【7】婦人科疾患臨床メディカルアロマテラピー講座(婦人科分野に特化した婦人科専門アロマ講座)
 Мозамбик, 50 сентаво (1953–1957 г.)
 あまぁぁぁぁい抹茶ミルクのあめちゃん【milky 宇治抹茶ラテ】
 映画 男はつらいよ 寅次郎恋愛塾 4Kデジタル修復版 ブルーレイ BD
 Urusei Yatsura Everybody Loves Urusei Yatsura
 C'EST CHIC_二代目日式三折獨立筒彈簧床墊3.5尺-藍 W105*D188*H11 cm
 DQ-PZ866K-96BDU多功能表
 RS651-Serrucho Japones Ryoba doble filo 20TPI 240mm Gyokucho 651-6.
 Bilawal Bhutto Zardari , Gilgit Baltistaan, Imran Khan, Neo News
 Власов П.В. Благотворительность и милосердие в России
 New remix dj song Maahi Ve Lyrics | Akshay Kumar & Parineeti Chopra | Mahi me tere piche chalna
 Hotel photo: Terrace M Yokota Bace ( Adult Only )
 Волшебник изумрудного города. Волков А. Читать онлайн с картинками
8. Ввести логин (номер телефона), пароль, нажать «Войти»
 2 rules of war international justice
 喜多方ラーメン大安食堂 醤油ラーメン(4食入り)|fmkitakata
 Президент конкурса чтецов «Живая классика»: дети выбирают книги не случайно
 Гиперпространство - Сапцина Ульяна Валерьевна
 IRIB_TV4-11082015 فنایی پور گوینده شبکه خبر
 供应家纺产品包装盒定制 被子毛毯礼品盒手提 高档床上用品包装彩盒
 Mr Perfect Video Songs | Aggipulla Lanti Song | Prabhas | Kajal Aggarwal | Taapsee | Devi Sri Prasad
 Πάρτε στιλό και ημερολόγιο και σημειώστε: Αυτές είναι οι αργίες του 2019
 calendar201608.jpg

_PROBLEM STATEMENT_.
Everything from the line containing "Волшебник изумрудного города." through the final line of the listing, inclusive, must be reproduced exactly; leave out the rest.

_EXERCISE SOLUTION_.
 Волшебник изумрудного города. Волков А. Читать онлайн с картинками
8. Ввести логин (номер телефона), пароль, нажать «Войти»
 2 rules of war international justice
 喜多方ラーメン大安食堂 醤油ラーメン(4食入り)|fmkitakata
 Президент конкурса чтецов «Живая классика»: дети выбирают книги не случайно
 Гиперпространство - Сапцина Ульяна Валерьевна
 IRIB_TV4-11082015 فنایی پور گوینده شبکه خبر
 供应家纺产品包装盒定制 被子毛毯礼品盒手提 高档床上用品包装彩盒
 Mr Perfect Video Songs | Aggipulla Lanti Song | Prabhas | Kajal Aggarwal | Taapsee | Devi Sri Prasad
 Πάρτε στιλό και ημερολόγιο και σημειώστε: Αυτές είναι οι αργίες του 2019
 calendar201608.jpg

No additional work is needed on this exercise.